__EXCERPTED PASSAGE__:
↓↓↓

To give you a thorough understanding of serverless architectures, you’re going to build a serverless application. Specifically, you’ll build a video-sharing website, a YouTube mini clone, which we’ll call 24-Hour Video. This application will have a website with user registration and authentication capabilities. Your users will be able to watch and upload videos. Any videos uploaded to the system will be transcoded to different resolutions and bitrates so that people on different connections and devices will be able to watch them. You’ll use a number of AWS services to build your application, including AWS Lambda, S3, Elastic Transcoder, SNS, and non-AWS services such as Auth0 and Firebase. In this chapter, we’ll focus on building your serverless pipeline for transcoding uploaded videos.
Before we jump in to the nitty-gritty of the chapter, let’s step ahead and look at what you’re going to accomplish by the time you get to the final chapter. Figure 3.1 shows a 10,000-foot view of the major components you’re going to develop. These include a transcoding pipeline, a website, and a custom API. At the end, you’ll also have a full-fledged system with a database and a user system.
The website you’re going to build will look like figure 3.2. Videos uploaded by your users will be shown on the main page. Your users will be able to click any video and play it.
The overall purpose of building 24-Hour Video throughout the book is threefold:
Before you begin, however, you need to set up your machine, install the necessary tooling, and configure a few services in AWS. Details for that process are in appendix B, “Installation and setup.” Go through appendix B first, and then come back here to begin your adventure!
You’re going to build an important part of your system in this chapter: an event-driven pipeline that will take uploaded videos and encode them to different formats and bitrates. 24-Hour Video will be an event-driven, push-based system where the workflow to encode videos will be triggered automatically by an upload to an S3 bucket. Figure 3.3 shows the two main components you’re going to work on.
A quick note about AWS costs: most of AWS services have a free tier. By following the 24-Hour Video example, you should stay within the free tier of most services. Elastic Transcoder, however, is likely to be the one that costs a little. Its free tier includes 20 minutes of SD output and 10 minutes of HD (720p or above) output per month (a minute refers to the length of the source video, not transcoder execution time). As usual, costs are dependent on the region where Elastic Transcoder is used. In the eastern part of the United States, for example, the price for 1 minute of HD output per month is $.03. This makes a 10-minute source file cost 30 cents to encode. Elastic Transcoder pricing for other regions can be found at https://aws.amazon.com/elastictranscoder/pricing/.
The S3 free tier allows users to store 5 GB of data with standard storage, issue 20,000 GET requests and 2,000 PUT requests, and transfer 15 GB of data out each month. Lambda provides a free tier with 1M free requests and 400,000 GB-seconds of compute time. You should be well within the free tiers of those services with your basic system.

↑↑↑

__RECORDS SHOWN__:
↓↓↓

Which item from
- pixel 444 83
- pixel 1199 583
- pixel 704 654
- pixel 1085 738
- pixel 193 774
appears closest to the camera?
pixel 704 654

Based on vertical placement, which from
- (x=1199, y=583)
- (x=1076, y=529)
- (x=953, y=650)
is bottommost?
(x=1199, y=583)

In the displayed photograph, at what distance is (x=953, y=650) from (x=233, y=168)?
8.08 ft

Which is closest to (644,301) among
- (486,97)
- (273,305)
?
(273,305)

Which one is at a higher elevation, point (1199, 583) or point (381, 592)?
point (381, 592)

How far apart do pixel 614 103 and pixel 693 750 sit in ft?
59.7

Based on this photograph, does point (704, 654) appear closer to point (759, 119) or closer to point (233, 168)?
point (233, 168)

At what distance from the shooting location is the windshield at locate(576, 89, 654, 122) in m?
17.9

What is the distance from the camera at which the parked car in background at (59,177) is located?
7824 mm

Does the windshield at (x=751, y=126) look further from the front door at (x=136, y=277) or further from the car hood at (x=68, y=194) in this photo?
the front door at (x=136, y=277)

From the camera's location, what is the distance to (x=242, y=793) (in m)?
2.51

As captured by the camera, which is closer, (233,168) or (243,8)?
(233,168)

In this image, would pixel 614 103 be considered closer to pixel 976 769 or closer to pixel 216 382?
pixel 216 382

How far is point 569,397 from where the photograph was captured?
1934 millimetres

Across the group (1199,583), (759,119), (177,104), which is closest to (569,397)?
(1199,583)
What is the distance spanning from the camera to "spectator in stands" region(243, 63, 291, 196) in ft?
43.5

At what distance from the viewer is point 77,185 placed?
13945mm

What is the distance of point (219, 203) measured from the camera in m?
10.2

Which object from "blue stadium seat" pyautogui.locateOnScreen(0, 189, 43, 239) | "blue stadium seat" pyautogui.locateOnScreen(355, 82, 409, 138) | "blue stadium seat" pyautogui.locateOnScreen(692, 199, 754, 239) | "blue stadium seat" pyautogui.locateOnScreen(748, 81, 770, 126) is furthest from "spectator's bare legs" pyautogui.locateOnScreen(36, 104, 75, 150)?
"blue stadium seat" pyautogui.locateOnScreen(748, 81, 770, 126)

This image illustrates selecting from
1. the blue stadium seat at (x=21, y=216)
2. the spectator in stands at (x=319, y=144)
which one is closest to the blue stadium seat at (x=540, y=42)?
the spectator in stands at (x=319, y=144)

↑↑↑

__CHALLENGE 1__: Reproduce the section of the 24-Hour Video passage that begins at the words "To give you" and stops after "transcoding uploaded videos.".
__CHALLENGE 2__: According to the 24-Hour Video passage, how much SD and HD output does the Elastic Transcoder free tier include each month?
__CHALLENGE 3__: Pick up the 24-Hour Video passage after its last sentence and carry it forward.

__TASK RESPONSE 1__:
To give you a thorough understanding of serverless architectures, you’re going to build a serverless application. Specifically, you’ll build a video-sharing website, a YouTube mini clone, which we’ll call 24-Hour Video. This application will have a website with user registration and authentication capabilities. Your users will be able to watch and upload videos. Any videos uploaded to the system will be transcoded to different resolutions and bitrates so that people on different connections and devices will be able to watch them. You’ll use a number of AWS services to build your application, including AWS Lambda, S3, Elastic Transcoder, SNS, and non-AWS services such as Auth0 and Firebase. In this chapter, we’ll focus on building your serverless pipeline for transcoding uploaded videos.

__TASK RESPONSE 2__: It includes 20 minutes of SD output and 10 minutes of HD (720p or above) output per month.

__TASK RESPONSE 3__:
The following are the high-level requirements for 24-Hour Video:
To make things simpler to manage, you’ll set up a build and deployment system using the Node Package Manager (npm). You’ll want to do it as early as possible to have an automated process for testing, packaging Lambda functions, and deploying them to AWS. You will, however, temporarily set aside other developmental and operational aspects such as versioning or deployment and come back to them later.
To create your serverless back end, you’ll use several services provided by AWS. These include S3 for storage of files, Elastic Transcoder for video conversion, SNS for notifications, and Lambda for running custom code and orchestrating key parts of the system. Refer to appendix A for a short overview of these services. For the most part, you’ll use the following AWS services:
Figure 3.4 shows a detailed flow of the proposed approach. Note that the only point where a user needs to interact with the system is at the initial upload stage. This figure and the architecture may look complex, but we’ll break the system into manageable chunks and tackle them one by one.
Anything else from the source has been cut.